:: READING PASSAGE ::
Biological control of fungus
Fungi are the main cause for plant diseases. You may have noticed fungi growing on food you may have forgotten – everything is ruined.
While most fungi like to feed on decomposing matter – there are other types that will colonize living material- like your plants.
Fungi can be very small and hard to see. They can infect different areas of your plant, like the roots, leaves, or fruits and vegetables.
If you miss the opportunity to treat it, due to its fast reproduction cycles it may be too late.
Fungal pathogens can spread quickly moving with the wind, through the water, and are carried with shoes or animals.
The best way to deal with plant diseases is to avoid plant diseases in the first place. Adopting good practices can reduce the risk of plant diseases. Elements such as crop rotation, irrigation optimization, proper selection of seed and organic fertilizers all contribute to the prevalence of plant diseases.
Weak plants will always be the most vulnerable. Starting from the seed, only plant the full sized seeds. Smaller seed sizes will result in weaker crops.
Fungi proliferate faster with water, therefore decreasing humidity around the plants is crucial.
Humidity increases with high plant density, weeds, over-irrigation, or badly managed irrigation, and mis-aeration in the greenhouse.
Only use high quality organic fertilizers. The increased use of chemical fertilizers, manure and poorly managed compost make your plants more susceptible to diseases
A small test you can do to check the quality of your fertilizer is a sprouting test.
Take a sample of your fertilizer and put it in a planting pot or a small area in the garden. Plant some seeds in high density, irrigate. After 1 week, look for fungi in your germinated seeds, to tell the quality of the compost.
Always and regularly check your crops, and if you identify a plant disease you will need to act fast.
While conventional farmers use pesticides, pathogens become resistant to them over time, creating stronger infections. Organic farmers don’t wait until their plants get diseases, but their strategy is to work preventively against all diseases and pests.
Their preventive measures include:
– Proper weed management, and regulating irrigation to reduce humidity
– Spraying compost tea at least once a month to increase beneficial microorganisms
– Crop rotations of with plants such as legumes, cereals and vegetables to reduce disease in soil
In case of infestation, organic farmers can use bio-pesticides that are not harmful to the environment and are safe to use, and safe to eat. This can include sulfur, sodium bi-carbonate and copper.
Adopting good practices and when needed using safe biopesticides are the ways of an organic farmer, that doesn’t isolate the problem but instead seeks holistic solutions for healthy soil, healthy plants and healthy people.

:: EXERCISE DATA ::
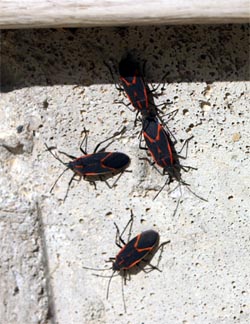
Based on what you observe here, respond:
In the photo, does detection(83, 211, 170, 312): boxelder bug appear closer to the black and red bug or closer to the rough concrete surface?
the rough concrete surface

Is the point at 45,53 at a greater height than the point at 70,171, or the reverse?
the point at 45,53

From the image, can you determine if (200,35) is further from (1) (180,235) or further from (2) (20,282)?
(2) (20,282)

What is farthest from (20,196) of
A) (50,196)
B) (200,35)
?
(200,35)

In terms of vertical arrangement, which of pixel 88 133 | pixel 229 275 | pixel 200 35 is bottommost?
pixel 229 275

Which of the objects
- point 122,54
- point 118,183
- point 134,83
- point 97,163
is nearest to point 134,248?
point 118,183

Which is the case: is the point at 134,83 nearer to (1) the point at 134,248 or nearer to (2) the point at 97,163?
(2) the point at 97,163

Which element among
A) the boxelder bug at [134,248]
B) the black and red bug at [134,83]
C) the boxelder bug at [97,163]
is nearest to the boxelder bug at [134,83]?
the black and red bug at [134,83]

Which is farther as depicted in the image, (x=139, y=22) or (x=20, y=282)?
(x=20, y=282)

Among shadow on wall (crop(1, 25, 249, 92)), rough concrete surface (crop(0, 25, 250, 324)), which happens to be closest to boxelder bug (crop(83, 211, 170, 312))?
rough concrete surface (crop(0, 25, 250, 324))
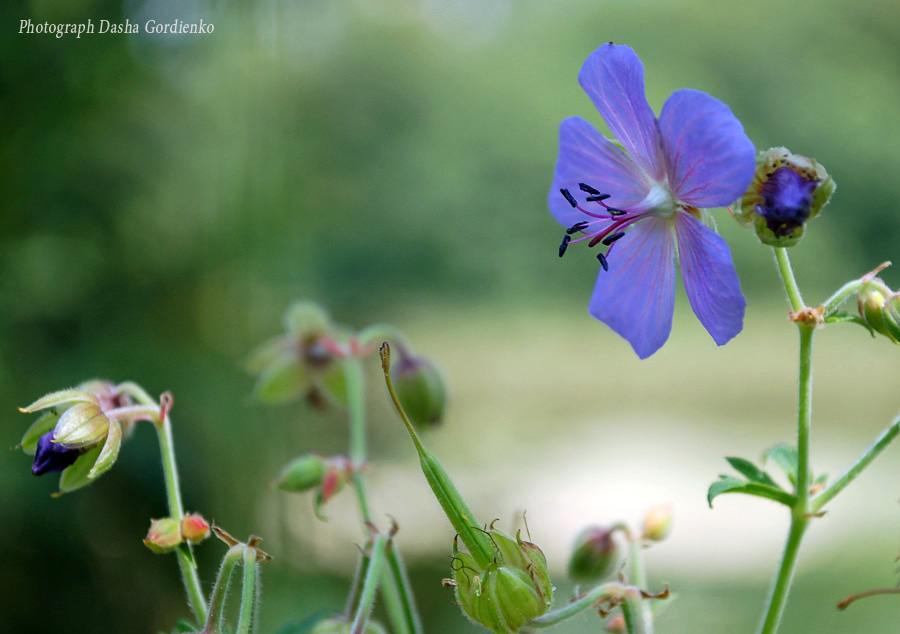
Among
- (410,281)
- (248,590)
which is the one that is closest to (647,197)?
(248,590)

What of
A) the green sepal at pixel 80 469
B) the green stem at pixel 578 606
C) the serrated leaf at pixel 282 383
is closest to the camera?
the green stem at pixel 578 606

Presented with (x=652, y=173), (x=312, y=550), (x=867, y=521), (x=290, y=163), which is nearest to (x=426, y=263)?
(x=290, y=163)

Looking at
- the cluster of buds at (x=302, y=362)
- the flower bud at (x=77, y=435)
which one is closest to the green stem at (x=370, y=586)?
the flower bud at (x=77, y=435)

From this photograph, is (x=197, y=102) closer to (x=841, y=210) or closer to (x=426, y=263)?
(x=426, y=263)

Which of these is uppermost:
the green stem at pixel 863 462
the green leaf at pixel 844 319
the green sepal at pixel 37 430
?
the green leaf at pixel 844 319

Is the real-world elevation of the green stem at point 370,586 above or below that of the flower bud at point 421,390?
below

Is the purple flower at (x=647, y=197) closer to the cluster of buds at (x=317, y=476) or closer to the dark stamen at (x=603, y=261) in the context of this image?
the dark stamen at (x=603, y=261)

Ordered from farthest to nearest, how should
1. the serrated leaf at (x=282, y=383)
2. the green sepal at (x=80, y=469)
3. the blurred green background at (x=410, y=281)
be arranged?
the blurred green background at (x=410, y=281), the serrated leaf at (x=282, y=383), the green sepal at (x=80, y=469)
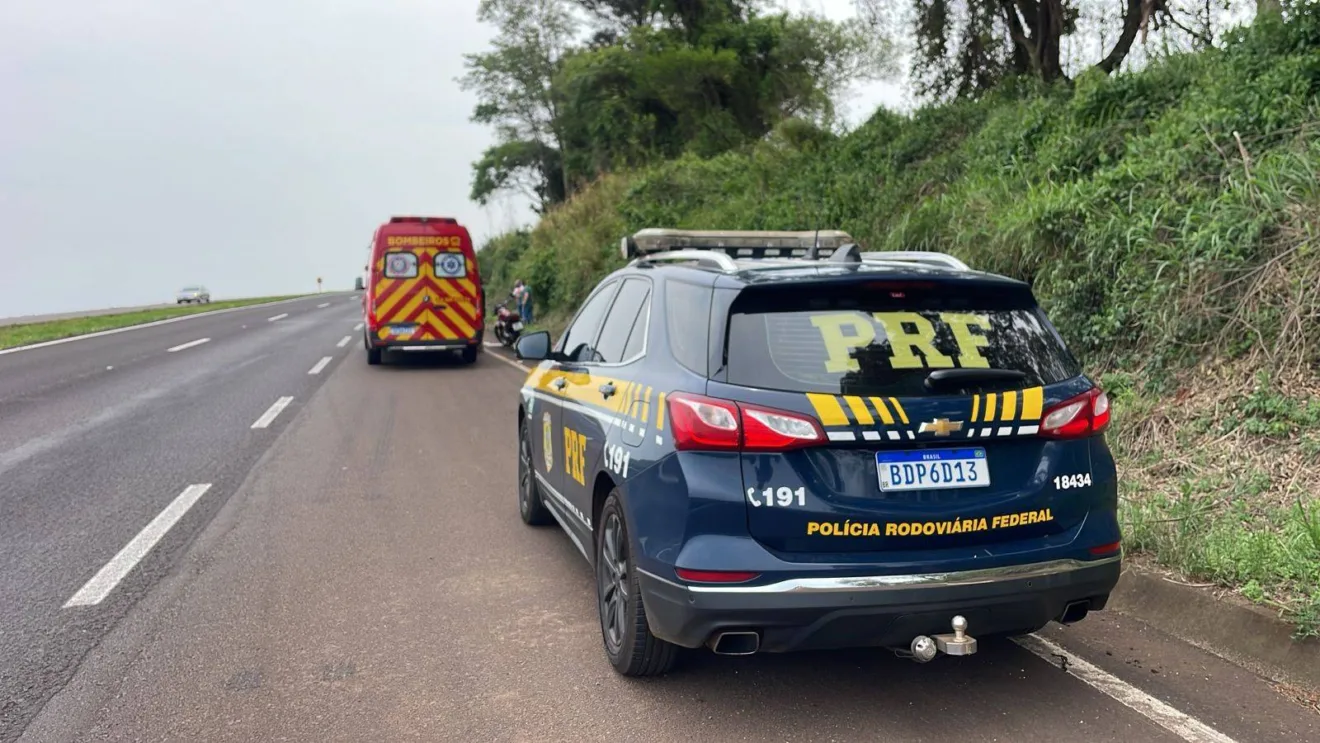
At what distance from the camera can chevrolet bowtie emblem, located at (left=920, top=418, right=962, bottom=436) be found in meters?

--

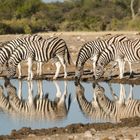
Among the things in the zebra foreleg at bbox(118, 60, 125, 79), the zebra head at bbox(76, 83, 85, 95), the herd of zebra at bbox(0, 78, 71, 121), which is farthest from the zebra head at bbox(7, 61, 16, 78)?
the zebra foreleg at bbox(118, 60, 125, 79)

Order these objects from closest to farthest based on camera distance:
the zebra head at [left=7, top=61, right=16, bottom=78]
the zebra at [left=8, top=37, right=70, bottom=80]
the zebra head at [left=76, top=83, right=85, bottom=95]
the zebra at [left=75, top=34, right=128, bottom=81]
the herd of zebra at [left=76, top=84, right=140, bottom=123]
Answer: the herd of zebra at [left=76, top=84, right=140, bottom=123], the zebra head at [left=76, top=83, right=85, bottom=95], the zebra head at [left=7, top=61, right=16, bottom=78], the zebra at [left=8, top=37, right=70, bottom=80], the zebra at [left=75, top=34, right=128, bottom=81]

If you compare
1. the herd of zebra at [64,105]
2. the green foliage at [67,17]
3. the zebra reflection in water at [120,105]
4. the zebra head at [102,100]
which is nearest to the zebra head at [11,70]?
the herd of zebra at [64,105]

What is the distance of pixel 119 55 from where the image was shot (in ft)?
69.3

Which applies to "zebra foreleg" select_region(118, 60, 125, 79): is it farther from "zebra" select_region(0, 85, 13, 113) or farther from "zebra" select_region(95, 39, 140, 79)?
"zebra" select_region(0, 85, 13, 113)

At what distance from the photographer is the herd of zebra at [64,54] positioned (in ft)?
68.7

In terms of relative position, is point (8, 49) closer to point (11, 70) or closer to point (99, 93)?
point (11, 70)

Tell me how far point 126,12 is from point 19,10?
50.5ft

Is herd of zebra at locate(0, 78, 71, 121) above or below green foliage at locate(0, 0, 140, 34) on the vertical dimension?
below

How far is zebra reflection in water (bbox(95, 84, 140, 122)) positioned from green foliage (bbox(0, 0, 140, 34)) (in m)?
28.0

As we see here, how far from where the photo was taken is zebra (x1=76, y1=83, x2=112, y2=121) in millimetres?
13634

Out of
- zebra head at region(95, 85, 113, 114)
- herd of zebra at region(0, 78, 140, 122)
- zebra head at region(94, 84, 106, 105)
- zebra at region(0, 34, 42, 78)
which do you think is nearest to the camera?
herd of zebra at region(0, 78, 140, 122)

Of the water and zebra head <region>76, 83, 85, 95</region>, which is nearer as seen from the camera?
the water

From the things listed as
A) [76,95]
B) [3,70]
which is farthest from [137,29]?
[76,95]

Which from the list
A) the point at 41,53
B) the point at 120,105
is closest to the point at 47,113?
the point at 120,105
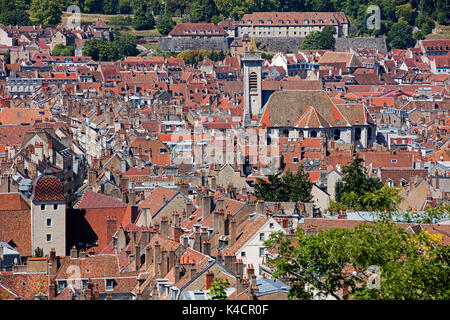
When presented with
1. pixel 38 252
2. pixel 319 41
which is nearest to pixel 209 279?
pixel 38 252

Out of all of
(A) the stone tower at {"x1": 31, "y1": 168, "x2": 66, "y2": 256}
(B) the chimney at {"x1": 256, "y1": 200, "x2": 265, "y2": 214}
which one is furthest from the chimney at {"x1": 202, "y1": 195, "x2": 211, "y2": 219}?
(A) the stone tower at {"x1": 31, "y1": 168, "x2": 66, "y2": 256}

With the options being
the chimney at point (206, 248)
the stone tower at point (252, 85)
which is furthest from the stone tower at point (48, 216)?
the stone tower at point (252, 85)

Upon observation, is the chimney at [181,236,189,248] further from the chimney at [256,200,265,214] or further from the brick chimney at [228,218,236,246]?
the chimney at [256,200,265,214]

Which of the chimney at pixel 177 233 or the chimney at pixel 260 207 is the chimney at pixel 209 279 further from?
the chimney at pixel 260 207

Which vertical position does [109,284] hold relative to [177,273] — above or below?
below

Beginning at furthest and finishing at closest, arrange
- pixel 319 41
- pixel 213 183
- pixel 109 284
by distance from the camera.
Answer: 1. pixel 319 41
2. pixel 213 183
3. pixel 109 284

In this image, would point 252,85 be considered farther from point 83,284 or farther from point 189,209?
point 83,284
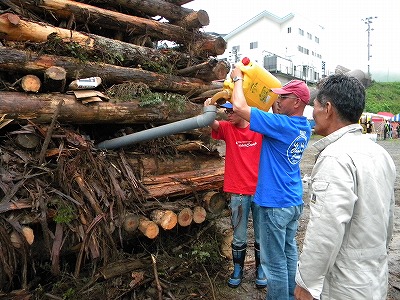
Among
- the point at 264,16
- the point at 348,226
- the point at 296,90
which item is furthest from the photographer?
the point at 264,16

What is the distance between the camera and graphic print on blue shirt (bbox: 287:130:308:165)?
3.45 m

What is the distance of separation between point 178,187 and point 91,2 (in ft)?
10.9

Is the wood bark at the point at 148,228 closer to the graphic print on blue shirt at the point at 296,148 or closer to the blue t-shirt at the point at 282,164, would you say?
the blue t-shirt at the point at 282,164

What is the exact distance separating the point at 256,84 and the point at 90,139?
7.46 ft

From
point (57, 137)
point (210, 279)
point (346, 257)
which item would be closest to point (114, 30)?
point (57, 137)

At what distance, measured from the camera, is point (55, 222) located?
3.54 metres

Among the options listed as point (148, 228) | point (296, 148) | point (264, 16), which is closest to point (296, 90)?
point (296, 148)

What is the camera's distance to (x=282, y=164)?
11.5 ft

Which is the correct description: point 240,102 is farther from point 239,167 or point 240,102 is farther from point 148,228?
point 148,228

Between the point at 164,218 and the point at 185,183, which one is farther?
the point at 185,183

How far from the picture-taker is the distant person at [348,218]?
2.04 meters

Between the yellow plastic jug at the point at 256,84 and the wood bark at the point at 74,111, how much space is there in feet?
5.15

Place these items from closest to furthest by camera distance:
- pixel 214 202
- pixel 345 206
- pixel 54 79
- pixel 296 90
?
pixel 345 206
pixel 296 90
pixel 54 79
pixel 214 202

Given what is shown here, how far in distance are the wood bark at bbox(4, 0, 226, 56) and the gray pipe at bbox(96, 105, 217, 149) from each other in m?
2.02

---

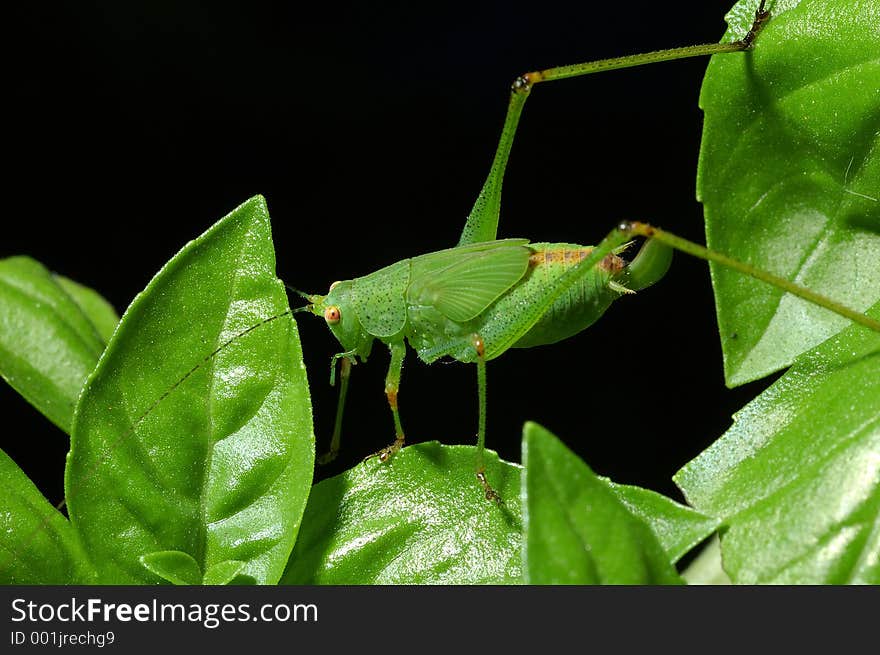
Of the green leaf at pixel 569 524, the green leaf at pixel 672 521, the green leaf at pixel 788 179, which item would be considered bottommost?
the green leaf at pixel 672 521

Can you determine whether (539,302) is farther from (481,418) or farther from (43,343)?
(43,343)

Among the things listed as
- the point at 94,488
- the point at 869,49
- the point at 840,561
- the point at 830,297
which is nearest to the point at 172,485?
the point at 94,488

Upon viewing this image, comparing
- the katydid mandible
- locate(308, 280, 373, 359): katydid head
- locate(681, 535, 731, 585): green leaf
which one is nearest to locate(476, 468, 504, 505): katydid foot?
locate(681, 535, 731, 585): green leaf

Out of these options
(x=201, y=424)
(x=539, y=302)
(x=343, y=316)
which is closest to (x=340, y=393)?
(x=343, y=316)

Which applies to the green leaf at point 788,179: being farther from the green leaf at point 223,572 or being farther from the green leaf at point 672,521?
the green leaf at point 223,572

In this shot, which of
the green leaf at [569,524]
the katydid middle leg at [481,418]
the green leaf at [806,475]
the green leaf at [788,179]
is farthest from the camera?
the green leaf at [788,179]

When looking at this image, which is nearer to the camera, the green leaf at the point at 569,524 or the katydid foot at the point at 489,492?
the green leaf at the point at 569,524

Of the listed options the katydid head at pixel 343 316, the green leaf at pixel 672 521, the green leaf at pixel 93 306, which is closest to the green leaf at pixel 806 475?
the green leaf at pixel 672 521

:: ASSIGNMENT ::
Copy the text on biological control of fungus word for word, from "While most fungi" to "fruits and vegetables.".

:: SOLUTION FOR THIS PROBLEM ::
While most fungi like to feed on decomposing matter – there are other types that will colonize living material- like your plants.
Fungi can be very small and hard to see. They can infect different areas of your plant, like the roots, leaves, or fruits and vegetables.